The Flexyn2a bioconjugate vaccine was immunogenic, well tolerated and protected against severe illness after Shigella challenge and is a promising Shigella vaccine construct. We identified a strong association between anti-S. flexneri 2a serum IgG and a reduction in disease outcomes. (Clinicaltrials.gov, NCT02646371.) FUNDING: Funding for this study was through a grant from the Wellcome Trust.
志贺菌病是中低收入国家 5 岁以下儿童中度至重度腹泻和痢疾的主要病因。Flexyn2a 疫苗将福氏志贺菌 2a 的 O-多糖与铜绿假单胞菌外毒素 A 结合在一起。我们描述了一项 2b 期概念验证挑战研究,评估了 Flexyn2a 疫苗预防志贺菌病的安全性、免疫原性和疗效。
在这项随机、双盲、安慰剂对照试验中,健康成年人按 1:1 比例随机接受 Flexyn2a(10μg)或安慰剂肌内注射,间隔 4 周,随后在 4 周后用 1500 个福氏志贺菌 2a 株 2457T 的菌落形成单位(CFU)进行挑战。主要终点是疫苗诱导的保护。评估了福氏志贺菌 2a 脂多糖(LPS)特异性免疫反应。
共纳入 67 名受试者,34 名接受疫苗,33 名接受安慰剂。疫苗耐受性良好;大多数不良事件性质轻微。30 名疫苗接种者和 29 名安慰剂接受者接受了福氏志贺菌 2a 挑战。与安慰剂相比,疫苗接种使痢疾发病率降低 30.2%(13/30 与 18/29;p=0.11;95%CI-15 至 62.6)。疫苗对严重疾病的疗效更显著,达到 51.7%(p=0.015,95%CI5.3 至 77.9),针对发热或严重肠道症状伴中度/重度腹泻或痢疾,以及 72.4%(p=0.07),针对更严重的腹泻(≥10 次稀便或≥1000g 稀便/24h)。

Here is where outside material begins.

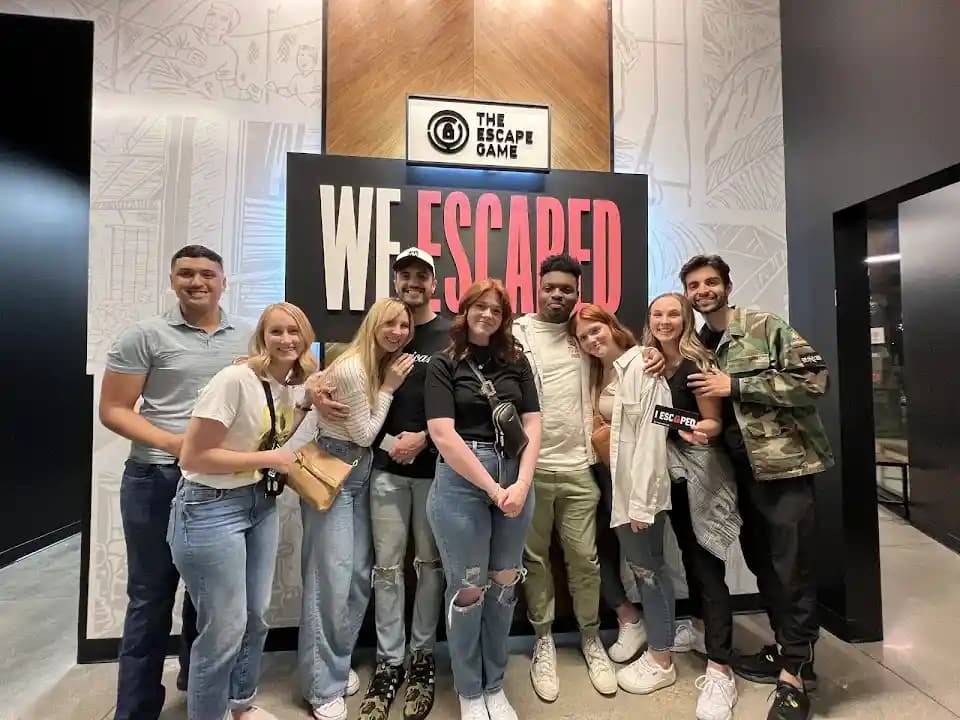 The Escape Game The Colony image 3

接种疫苗的受试者在接受挑战后更不可能需要早期抗生素干预(保护效力 51.7%,p=0.01;95%CI9 至 76.8)。在发生痢疾的患者中,接种疫苗的患者的疾病严重程度评分较低(p=0.002)。此外,Flexyn2a 接受者的 LPS 特异性血清 IgG 反应与疾病预防(p=0.0016)和痢疾疾病评分降低(p=0.002)相关。
Flexyn2a 生物缀合物疫苗具有免疫原性,耐受性良好,可预防志贺菌感染后的严重疾病,是一种很有前途的志贺菌疫苗构建体。我们发现,抗福氏志贺菌 2a 血清 IgG 与疾病结局的降低之间存在很强的关联。(临床试验.gov,NCT02646371。)资金来源:本研究的资金来自惠康信托基金。